** START OF Text shown **

(Recasts, adds U.S. trading session, NEW YORK to dateline,
By Barani Krishnan and Clara Denina
NEW YORK/LONDON, July 7 Gold fell on Monday
after stronger-than-expected monthly U.S. jobs data boosted talk
of an early interest rate hike, even as traders looked for other
factors to help direction.
The dollar index neared a two-week high against a
basket of currencies after a government report last Thursday
showed the U.S. jobless rate was closing in on a 6-year low,
suggesting brisk economic growth. U.S. markets were closed on
Friday for the Fourth of July holiday.
Speculation has been rife that a U.S. Federal Reserve rate
hike may come earlier - perhaps in the third quarter of 2015
rather than the first quarter of 2016 - if the economy keeps
improving. A hike would encourage investors to withdraw money
from noninterest-bearing assets such as gold.
The Fed has said it needs more evidence of growth before it
considers higher rates.

** END OF Text shown **

__Set task__
Summarize the gold market report above in two sentences.

** START OF Supplied data **

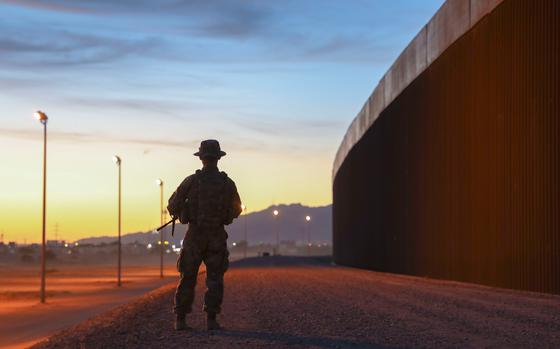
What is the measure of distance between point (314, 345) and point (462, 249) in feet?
71.2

** END OF Supplied data **

__Solved exercise__
Gold fell on Monday after stronger-than-expected U.S. jobs data boosted talk of an early interest rate hike, and the dollar index neared a two-week high after a government report showed the U.S. jobless rate closing in on a 6-year low. Speculation has been rife that a Federal Reserve rate hike, which would encourage investors to withdraw money from noninterest-bearing assets such as gold, may come earlier if the economy keeps improving, though the Fed has said it needs more evidence of growth before it considers higher rates.